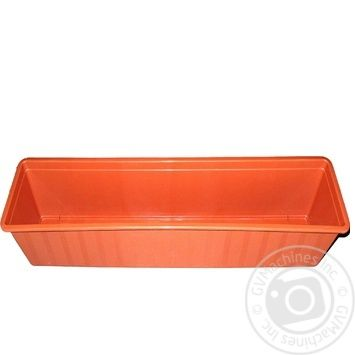 Ящик Агро для цветов балконный 80см - купить, цены на Ашан - фото 1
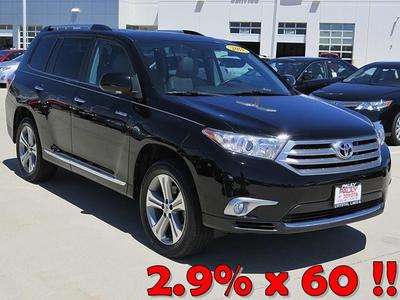 2011 Toyota Highlander Base SUV for sale in Crystal Lake for $37,045 with 74,307 miles.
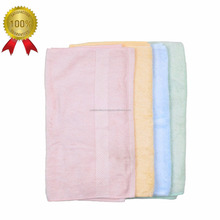 Highest quality microfiber suede car towel for household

## TASK
Copy all the material exactly; omit images.

## RESULT FOR THIS EXERCISE
 Ящик Агро для цветов балконный 80см - купить, цены на Ашан - фото 1
 2011 Toyota Highlander Base SUV for sale in Crystal Lake for $37,045 with 74,307 miles.
 Highest quality microfiber suede car towel for household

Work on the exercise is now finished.